01/03/2022

“Quando não resta dúvida de que o ganhador é aquele constante do bilhete, identificado pelo nome, residência e telefone, inclusive, sendo reconhecido pelos presentes, o pagamento do prêmio é devido mesmo sem o registro de RG e CPF.” A conclusão é da 5ª Turma Recursal dos Juizados Especiais Cíveis de Salvador, ao reformar sentença que havia negado a um inglês o direito de receber o prêmio de R$ 18 mil de uma rifa pela Loteria Federal.

O sorteio foi promovido pela Terceiro Grau Formaturas.

Em sua defesa, a empresa alegou que o autor não preencheu todos os requisitos do regulamento, porque deixou de inserir RG e CPF no bilhete a ser depositado na urna da promoção. À época dos fatos, o inglês estava em processo de regularização da sua situação no Brasil, já tendo requerido a emissão de Cédula de Identidade de Estrangeiro com o respectivo número do Registro Nacional de Estrangeiro (RNE).

Apesar de reconhecer a existência de relação de consumo, que prevê a inversão do ônus da prova, o juiz Ângelo Jerônimo e Silva Vita, da 4ª Vara do Sistema dos Juizados Especiais do Consumidor de Salvador, atribuiu ao inglês o dever de comprovar o correto preenchimento dos requisitos estipulados no regulamento do sorteio. “Por esse aspecto, não é possível a inversão do ônus probatório, cabendo ao demandante demonstrar o fato constitutivo do direito reivindicado, o que de fato não ocorreu nestes autos.”

Vita julgou improcedentes os pedidos do estrangeiro de ser reconhecido como ganhador do prêmio e de ser indenizado por dano moral. “A análise das informações que instruem a inicial traz a este juízo apenas a demonstração do regulamento da promoção, não trazendo, portanto, aos autos nenhuma referência de que o autor seguiu corretamente os critérios ofertados no supracitado regulamento da promoção”. A sentença foi prolatada no dia 2 janeiro de 2020.

Cláusulas abusivas
Morando no Brasil há quatro anos e meio, o autor tem 31 anos de idade e trabalha como professor de Língua Inglesa e tradutor. Ele explicou que a rifa foi promovida pela ré com a finalidade de angariar recursos para a festa de formatura de uma turma de Arquitetura e Urbanismo de uma faculdade da capital baiana.

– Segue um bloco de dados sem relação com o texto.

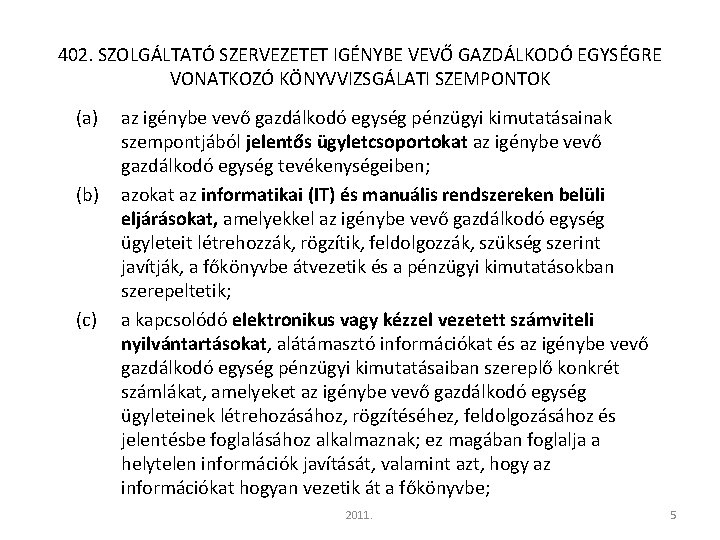 402. SZOLGÁLTATÓ SZERVEZETET IGÉNYBE VEVŐ GAZDÁLKODÓ EGYSÉGRE VONATKOZÓ KÖNYVVIZSGÁLATI SZEMPONTOK

(a) az igénybe vevő gazdálkodó egység pénzügyi kimutatásainak szempontjából jelentős ügyletcsoportokat az igénybe vevő gazdálkodó egység tevékenységeiben;

(b) azokat az informatikai (IT) és manuális rendszereken belüli eljárásokat, amelyekkel az igénybe vevő gazdálkodó egység ügyleteit létrehozzák, rögzítik, feldolgozzák, szükség szerint javítják, a főkönyvbe átvezetik és a pénzügyi kimutatásokban szerepeltetik;

(c) a kapcsolódó elektronikus vagy kézzel vezetett számviteli nyilvántartásokat, alátámasztó információkat és az igénybe vevő gazdálkodó egység pénzügyi kimutatásaiban szereplő konkrét számlákat, amelyeket az igénybe vevő gazdálkodó egység ügyleteinek létrehozásához, rögzítéséhez, feldolgozásához és jelentésbe foglalásához alkalmaznak; ez magában foglalja a helytelen információk javítását, valamint azt, hogy az információkat hogyan vezetik át a főkönyvbe;

2011.

5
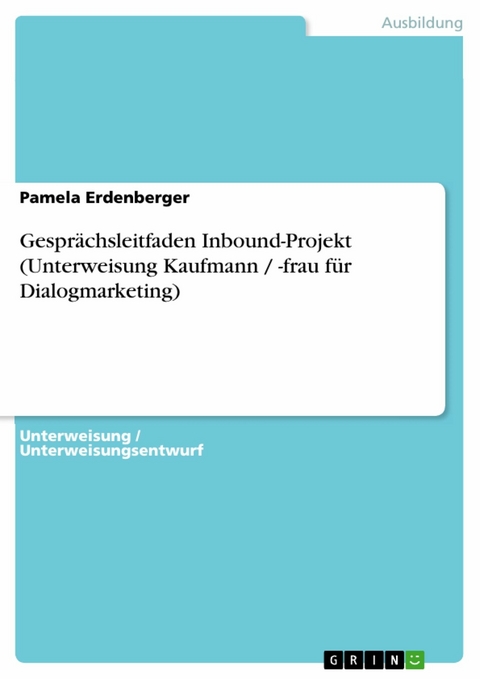 Ausbildung

Pamela Erdenberger

Gesprächsleitfaden Inbound-Projekt (Unterweisung Kaufmann / -frau für Dialogmarketing)

Unterweisung / Unterweisungsentwurf

GRIN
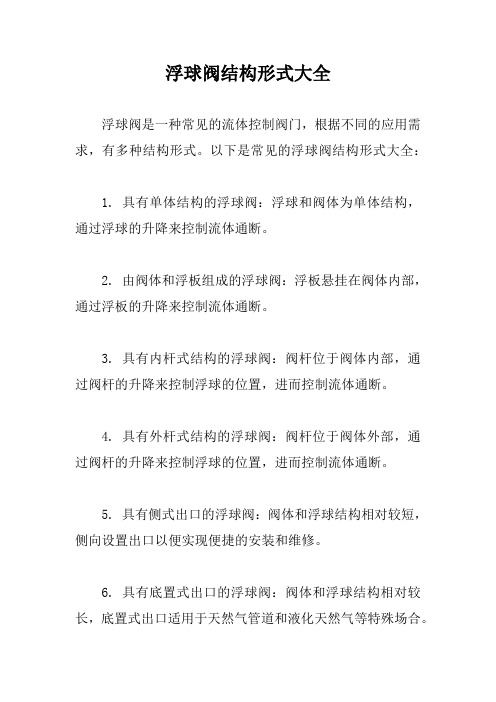 浮球阀结构形式大全

浮球阀是一种常见的流体控制阀门，根据不同的应用需求，有多种结构形式。以下是常见的浮球阀结构形式大全：

1. 具有单体结构的浮球阀：浮球和阀体为单体结构，通过浮球的升降来控制流体通断。

2. 由阀体和浮板组成的浮球阀：浮板悬挂在阀体内部，通过浮板的升降来控制流体通断。

3. 具有内杆式结构的浮球阀：阀杆位于阀体内部，通过阀杆的升降来控制浮球的位置，进而控制流体通断。

4. 具有外杆式结构的浮球阀：阀杆位于阀体外部，通过阀杆的升降来控制浮球的位置，进而控制流体通断。

5. 具有侧式出口的浮球阀：阀体和浮球结构相对较短，侧向设置出口以便实现便捷的安装和维修。

6. 具有底置式出口的浮球阀：阀体和浮球结构相对较长，底置式出口适用于天然气管道和液化天然气等特殊场合。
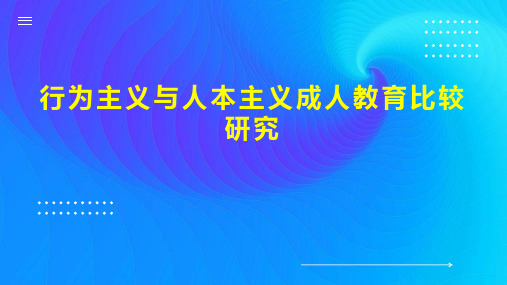 行为主义与人本主义成人教育比较研究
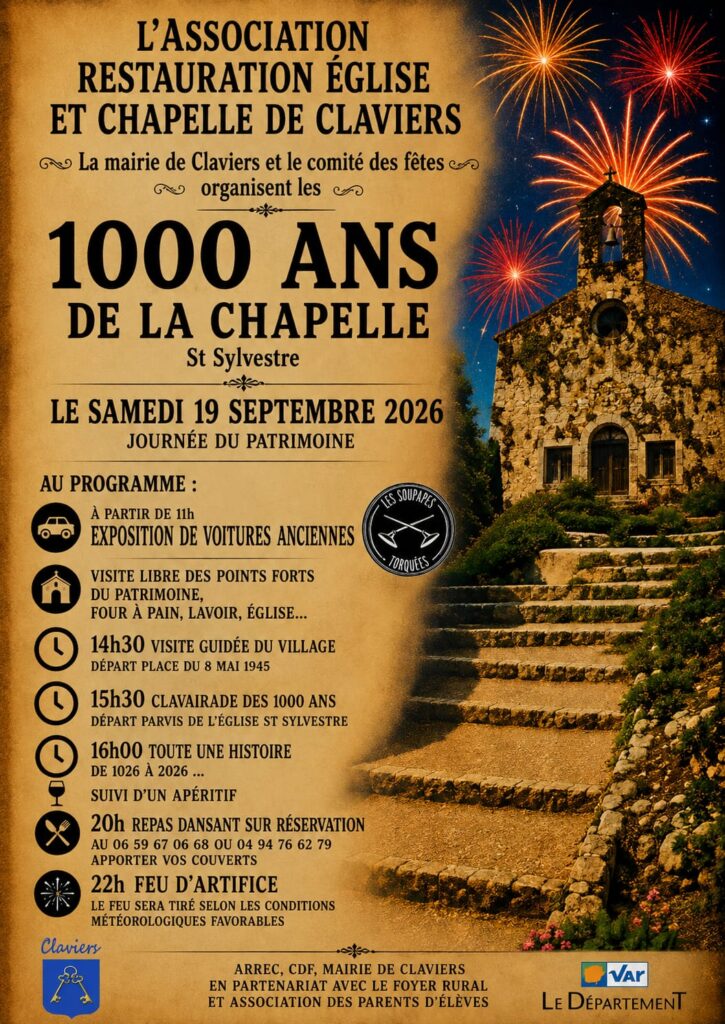 L'ASSOCIATION
RESTAURATION ÉGLISE
ET CHAPELLE DE CLAVIERS

La mairie de Claviers et le comité des fêtes organisent les

1000 ANS
DE LA CHAPELLE
St Sylvestre

LE SAMEDI 19 SEPTEMBRE 2026
JOURNÉE DU PATRIMOINE

AU PROGRAMME :

À PARTIR DE 11h
EXPOSITION DE VOITURES ANCIENNES

LES SOUPAPES TORQUÉES

VISITE LIBRE DES POINTS FORTS DU PATRIMOINE,
FOUR À PAIN, LAVOIR, ÉGLISE...

14h30 VISITE GUIDÉE DU VILLAGE
DÉPART PLACE DU 8 MAI 1945

15h30 CLAVAIRADE DES 1000 ANS
DÉPART PARVIS DE L'ÉGLISE ST SYLVESTRE

16h00 TOUTE UNE HISTOIRE
DE 1026 À 2026 ...

SUIVI D'UN APÉRITIF

20h REPAS DANSANT SUR RÉSERVATION
AU 06 59 67 06 68 OU 04 94 76 62 79
APPORTER VOS COUVERTS

22h FEU D'ARTIFICE
LE FEU SERA TIRÉ SELON LES CONDITIONS MÉTÉOROLOGIQUES FAVORABLES

Claviers

ARREC, CDF, MAIRIE DE CLAVIERS
EN PARTENARIAT AVEC LE FOYER RURAL
ET ASSOCIATION DES PARENTS D'ÉLÈVES

Var
LE DÉPARTEMENT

Uma das formandas foi a mulher do inglês. O sorteio aconteceu no dia 14 de setembro de 2019 e, logo após, a empresa responsável pela promoção telefonou ao estrangeiro para avisá-lo que era o ganhador.

A ligação foi feita para o número informado pelo inglês no cupom da rifa. Porém, ele não recebeu o prêmio porque a ré passou a alegar a falta do preenchimento de outros dados constantes no regulamento. Para a juíza relatora do recurso do autor, Eliene Simone Silva Oliveira, as exigências citadas pela empresa para se esquivar de pagar a premiação de R$ 18 mil são “cláusulas contratuais abusivas”, que devem ser anuladas para reconhecer o autor como o legítimo ganhador.

“Verifico que a ausência ocorreu por inexistência do documento à época do preenchimento, e não por desídia da parte, estando os demais campos preenchidos”, destacou a relatora. Conforme o regulamento, será retirado aleatoriamente da urna um único cupom e conferida se a resposta corresponde à pergunta formulada, sendo ainda checado se o bilhete está “completa e corretamente preenchido com os dados pessoais solicitados, necessários à identificação do ganhador”.

“O objetivo principal do preenchimento dos dados, qual seja a identificação do ganhador, não foi prejudicado. Os demais campos estavam preenchidos, consoante se vê no momento do sorteio, vídeo em anexo, de modo que eram suficientes na identificação do ganhador, tanto é assim que após o sorteio, imediatamente, entraram em contato através dos números informados no bilhete”, ponderou Eliene Oliveira. Em sessão ocorrida no último dia 15, os demais integrantes da turma recursal acompanharam o voto da relatora.

Em sua decisão unânime, o colegiado anulou as cláusulas abusivas do regulamento e reconheceu o inglês como o ganhador da rifa. Deste modo, a ré foi condenada a pagar ao autor o prêmio de R$ 18 mil, com juros e correção monetária. O pedido de dano moral foi julgado improcedente. Para a 5ª Turma Recursal, o episódio causou apenas “meros aborrecimentos”, sem ofender a intimidade, a honra, a paz, a tranquilidade de espírito, a liberdade e a integridade física do requerente.